We identified SP cells in our prostate cancer samples at a prevalence of 2.8 %, which was reduced to 0.6 % after treatment with verapamil. Therefore, Hoechst 33342 dye exclusion can be used to isolate SP cells. The exclusion of Hoechst 33342 dye from SP cells is most likely the result of overexpression of MDR transporters, such as ABCB1 and ABCG2, which might be responsible for drug resistance and treatment failure. The sorted SP cells were highly resistant to various drugs including 5-FU, cisplatin, oxaliplatin and paclitaxel, and the survival rate of SP cells after treatment with these drugs was significantly higher compared with that of non-SP cells. This increased survival rate could be explained by two different mechanisms: i) activation and overexpression of ABC transporters (e.g., ABCB1 and ABCG2), which expel harmful mate¬rials from cells, and ii) elevated expression of anti-apoptotic factor bcl-2, which ultimately results in reduced apoptosis [18]. Similar to previous findings in gastric cancer cell lines, we speculate that both processes occur in SP cells. 
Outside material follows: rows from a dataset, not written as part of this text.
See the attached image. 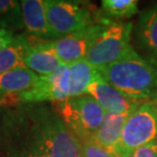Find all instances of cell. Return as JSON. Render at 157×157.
Instances as JSON below:
<instances>
[{"label":"cell","instance_id":"20","mask_svg":"<svg viewBox=\"0 0 157 157\" xmlns=\"http://www.w3.org/2000/svg\"><path fill=\"white\" fill-rule=\"evenodd\" d=\"M130 157H157V140L134 150Z\"/></svg>","mask_w":157,"mask_h":157},{"label":"cell","instance_id":"1","mask_svg":"<svg viewBox=\"0 0 157 157\" xmlns=\"http://www.w3.org/2000/svg\"><path fill=\"white\" fill-rule=\"evenodd\" d=\"M97 71L107 83L134 101L149 102L157 98V62L141 56L133 47L119 60Z\"/></svg>","mask_w":157,"mask_h":157},{"label":"cell","instance_id":"15","mask_svg":"<svg viewBox=\"0 0 157 157\" xmlns=\"http://www.w3.org/2000/svg\"><path fill=\"white\" fill-rule=\"evenodd\" d=\"M29 45L30 38L27 35H15L13 41L0 51V75L15 68L26 67L25 57Z\"/></svg>","mask_w":157,"mask_h":157},{"label":"cell","instance_id":"23","mask_svg":"<svg viewBox=\"0 0 157 157\" xmlns=\"http://www.w3.org/2000/svg\"><path fill=\"white\" fill-rule=\"evenodd\" d=\"M155 101H156V103H157V98H156V100H155ZM155 101H154V102H155Z\"/></svg>","mask_w":157,"mask_h":157},{"label":"cell","instance_id":"12","mask_svg":"<svg viewBox=\"0 0 157 157\" xmlns=\"http://www.w3.org/2000/svg\"><path fill=\"white\" fill-rule=\"evenodd\" d=\"M40 76L27 67L15 68L0 75V100L6 96L18 95L32 89Z\"/></svg>","mask_w":157,"mask_h":157},{"label":"cell","instance_id":"19","mask_svg":"<svg viewBox=\"0 0 157 157\" xmlns=\"http://www.w3.org/2000/svg\"><path fill=\"white\" fill-rule=\"evenodd\" d=\"M80 142L84 157H117L100 146L92 136L83 138L80 140Z\"/></svg>","mask_w":157,"mask_h":157},{"label":"cell","instance_id":"5","mask_svg":"<svg viewBox=\"0 0 157 157\" xmlns=\"http://www.w3.org/2000/svg\"><path fill=\"white\" fill-rule=\"evenodd\" d=\"M157 140V103H142L128 117L117 148V157H130L139 147Z\"/></svg>","mask_w":157,"mask_h":157},{"label":"cell","instance_id":"22","mask_svg":"<svg viewBox=\"0 0 157 157\" xmlns=\"http://www.w3.org/2000/svg\"><path fill=\"white\" fill-rule=\"evenodd\" d=\"M14 32L11 31L0 29V51L4 49L6 46H8L14 39Z\"/></svg>","mask_w":157,"mask_h":157},{"label":"cell","instance_id":"14","mask_svg":"<svg viewBox=\"0 0 157 157\" xmlns=\"http://www.w3.org/2000/svg\"><path fill=\"white\" fill-rule=\"evenodd\" d=\"M135 33L140 46L157 58V4L141 12Z\"/></svg>","mask_w":157,"mask_h":157},{"label":"cell","instance_id":"7","mask_svg":"<svg viewBox=\"0 0 157 157\" xmlns=\"http://www.w3.org/2000/svg\"><path fill=\"white\" fill-rule=\"evenodd\" d=\"M110 21L108 18H103L99 23L91 25L81 31L49 41V45L62 64H73L86 58L94 41Z\"/></svg>","mask_w":157,"mask_h":157},{"label":"cell","instance_id":"6","mask_svg":"<svg viewBox=\"0 0 157 157\" xmlns=\"http://www.w3.org/2000/svg\"><path fill=\"white\" fill-rule=\"evenodd\" d=\"M47 20L56 39L95 24L92 10L86 5L65 0H45Z\"/></svg>","mask_w":157,"mask_h":157},{"label":"cell","instance_id":"11","mask_svg":"<svg viewBox=\"0 0 157 157\" xmlns=\"http://www.w3.org/2000/svg\"><path fill=\"white\" fill-rule=\"evenodd\" d=\"M20 3L24 25L28 32L38 39L56 40L47 20L45 0H23Z\"/></svg>","mask_w":157,"mask_h":157},{"label":"cell","instance_id":"9","mask_svg":"<svg viewBox=\"0 0 157 157\" xmlns=\"http://www.w3.org/2000/svg\"><path fill=\"white\" fill-rule=\"evenodd\" d=\"M87 95L93 97L106 113L110 114H131L142 104L124 96L107 83L99 73L88 87Z\"/></svg>","mask_w":157,"mask_h":157},{"label":"cell","instance_id":"18","mask_svg":"<svg viewBox=\"0 0 157 157\" xmlns=\"http://www.w3.org/2000/svg\"><path fill=\"white\" fill-rule=\"evenodd\" d=\"M101 5L103 13L118 20L128 18L138 12L137 0H103Z\"/></svg>","mask_w":157,"mask_h":157},{"label":"cell","instance_id":"8","mask_svg":"<svg viewBox=\"0 0 157 157\" xmlns=\"http://www.w3.org/2000/svg\"><path fill=\"white\" fill-rule=\"evenodd\" d=\"M68 98H71L70 71L64 64L50 76H40L38 83L32 89L17 95V101L26 103H57Z\"/></svg>","mask_w":157,"mask_h":157},{"label":"cell","instance_id":"3","mask_svg":"<svg viewBox=\"0 0 157 157\" xmlns=\"http://www.w3.org/2000/svg\"><path fill=\"white\" fill-rule=\"evenodd\" d=\"M54 104L56 112L78 140L93 136L106 114L99 103L89 95L73 97Z\"/></svg>","mask_w":157,"mask_h":157},{"label":"cell","instance_id":"21","mask_svg":"<svg viewBox=\"0 0 157 157\" xmlns=\"http://www.w3.org/2000/svg\"><path fill=\"white\" fill-rule=\"evenodd\" d=\"M12 157H50L35 149H20L12 152Z\"/></svg>","mask_w":157,"mask_h":157},{"label":"cell","instance_id":"13","mask_svg":"<svg viewBox=\"0 0 157 157\" xmlns=\"http://www.w3.org/2000/svg\"><path fill=\"white\" fill-rule=\"evenodd\" d=\"M130 114L106 113L102 124L92 138L100 146L117 155V148L121 140L124 125Z\"/></svg>","mask_w":157,"mask_h":157},{"label":"cell","instance_id":"17","mask_svg":"<svg viewBox=\"0 0 157 157\" xmlns=\"http://www.w3.org/2000/svg\"><path fill=\"white\" fill-rule=\"evenodd\" d=\"M24 27L21 3L12 0H0V29L14 32Z\"/></svg>","mask_w":157,"mask_h":157},{"label":"cell","instance_id":"2","mask_svg":"<svg viewBox=\"0 0 157 157\" xmlns=\"http://www.w3.org/2000/svg\"><path fill=\"white\" fill-rule=\"evenodd\" d=\"M30 110V143L25 149L38 150L50 157H84L80 140L56 110L42 106Z\"/></svg>","mask_w":157,"mask_h":157},{"label":"cell","instance_id":"10","mask_svg":"<svg viewBox=\"0 0 157 157\" xmlns=\"http://www.w3.org/2000/svg\"><path fill=\"white\" fill-rule=\"evenodd\" d=\"M29 38L30 45L25 57L26 67L40 76H50L58 71L62 63L50 47L49 41L33 36Z\"/></svg>","mask_w":157,"mask_h":157},{"label":"cell","instance_id":"16","mask_svg":"<svg viewBox=\"0 0 157 157\" xmlns=\"http://www.w3.org/2000/svg\"><path fill=\"white\" fill-rule=\"evenodd\" d=\"M70 71L71 98L87 95L89 85L97 76L98 71L88 63L86 59L67 65Z\"/></svg>","mask_w":157,"mask_h":157},{"label":"cell","instance_id":"4","mask_svg":"<svg viewBox=\"0 0 157 157\" xmlns=\"http://www.w3.org/2000/svg\"><path fill=\"white\" fill-rule=\"evenodd\" d=\"M132 31L133 24L130 21H110L90 47L86 61L95 70H99L119 60L132 48Z\"/></svg>","mask_w":157,"mask_h":157}]
</instances>
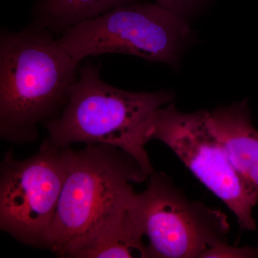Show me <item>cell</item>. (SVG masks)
<instances>
[{"label":"cell","mask_w":258,"mask_h":258,"mask_svg":"<svg viewBox=\"0 0 258 258\" xmlns=\"http://www.w3.org/2000/svg\"><path fill=\"white\" fill-rule=\"evenodd\" d=\"M80 63L53 33L30 24L0 32V137L35 142L37 125L60 116Z\"/></svg>","instance_id":"1"},{"label":"cell","mask_w":258,"mask_h":258,"mask_svg":"<svg viewBox=\"0 0 258 258\" xmlns=\"http://www.w3.org/2000/svg\"><path fill=\"white\" fill-rule=\"evenodd\" d=\"M66 176L49 236V250L66 257L93 230L130 207L134 184L149 177L138 161L109 144L64 149Z\"/></svg>","instance_id":"2"},{"label":"cell","mask_w":258,"mask_h":258,"mask_svg":"<svg viewBox=\"0 0 258 258\" xmlns=\"http://www.w3.org/2000/svg\"><path fill=\"white\" fill-rule=\"evenodd\" d=\"M174 98L170 91L132 92L112 86L101 77V66L80 67L69 100L58 118L45 122L46 139L59 148L73 144H104L135 158L148 175L155 172L142 135L144 125Z\"/></svg>","instance_id":"3"},{"label":"cell","mask_w":258,"mask_h":258,"mask_svg":"<svg viewBox=\"0 0 258 258\" xmlns=\"http://www.w3.org/2000/svg\"><path fill=\"white\" fill-rule=\"evenodd\" d=\"M192 37L187 21L156 3L134 1L81 22L57 37L76 62L105 54L175 66Z\"/></svg>","instance_id":"4"},{"label":"cell","mask_w":258,"mask_h":258,"mask_svg":"<svg viewBox=\"0 0 258 258\" xmlns=\"http://www.w3.org/2000/svg\"><path fill=\"white\" fill-rule=\"evenodd\" d=\"M152 139L170 148L180 160L233 212L242 230L254 231L258 191L244 179L214 132L209 111H179L173 103L159 108L143 128L144 144Z\"/></svg>","instance_id":"5"},{"label":"cell","mask_w":258,"mask_h":258,"mask_svg":"<svg viewBox=\"0 0 258 258\" xmlns=\"http://www.w3.org/2000/svg\"><path fill=\"white\" fill-rule=\"evenodd\" d=\"M130 210L148 240V257L196 258L227 243L230 225L221 210L192 201L164 173L149 176Z\"/></svg>","instance_id":"6"},{"label":"cell","mask_w":258,"mask_h":258,"mask_svg":"<svg viewBox=\"0 0 258 258\" xmlns=\"http://www.w3.org/2000/svg\"><path fill=\"white\" fill-rule=\"evenodd\" d=\"M64 148L46 139L28 159L5 153L0 167V229L20 243L48 248L66 176Z\"/></svg>","instance_id":"7"},{"label":"cell","mask_w":258,"mask_h":258,"mask_svg":"<svg viewBox=\"0 0 258 258\" xmlns=\"http://www.w3.org/2000/svg\"><path fill=\"white\" fill-rule=\"evenodd\" d=\"M209 116L234 166L258 191V130L252 124L247 101L219 107L209 112Z\"/></svg>","instance_id":"8"},{"label":"cell","mask_w":258,"mask_h":258,"mask_svg":"<svg viewBox=\"0 0 258 258\" xmlns=\"http://www.w3.org/2000/svg\"><path fill=\"white\" fill-rule=\"evenodd\" d=\"M144 237L129 207L86 236L66 257L149 258Z\"/></svg>","instance_id":"9"},{"label":"cell","mask_w":258,"mask_h":258,"mask_svg":"<svg viewBox=\"0 0 258 258\" xmlns=\"http://www.w3.org/2000/svg\"><path fill=\"white\" fill-rule=\"evenodd\" d=\"M135 0H37L32 8V25L60 36L84 20L96 18Z\"/></svg>","instance_id":"10"},{"label":"cell","mask_w":258,"mask_h":258,"mask_svg":"<svg viewBox=\"0 0 258 258\" xmlns=\"http://www.w3.org/2000/svg\"><path fill=\"white\" fill-rule=\"evenodd\" d=\"M202 0H156V4L187 21Z\"/></svg>","instance_id":"11"},{"label":"cell","mask_w":258,"mask_h":258,"mask_svg":"<svg viewBox=\"0 0 258 258\" xmlns=\"http://www.w3.org/2000/svg\"><path fill=\"white\" fill-rule=\"evenodd\" d=\"M204 257H258V245L256 247H236L223 244L209 251Z\"/></svg>","instance_id":"12"}]
</instances>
The most important feature of CSCs is their strong ability to form tumor spheres, which can also be used as a marker to isolate CSCs. We clearly showed that isolated SP cells form tumor spheres positive for Oct4 immunostaining. Oct4 expression suggests that SP cells have a high capacity for self-renewal. These SP cells are hypothesized to exhibit increased expression of stem cell surface markers, such as CD44/CD147 and bcl-2, which confer significant prostate cancer metastasis, self-renewal and apoptotic resistance capabilities, respectively. These research questions have yet to be answered. Therefore, characterization of SP cells enables the design of novel therapeutic agents that selectively target CSCs and improve cancer therapy by blocking ABC transporters. Furthermore, the differences in signaling pathways between normal cells and CSCs need to be elucidated before novel therapeutic targets with the eventual goal of eliminating residual disease and recurrence are achievable.

The presence of SP cells is responsible for prostate cancer treatment failure and tumor recurrence. Therefore, isolation and characterization of SP cells may provide new insights into the development of novel therapeutic agents targeting CSCs for complete eradication of tumors.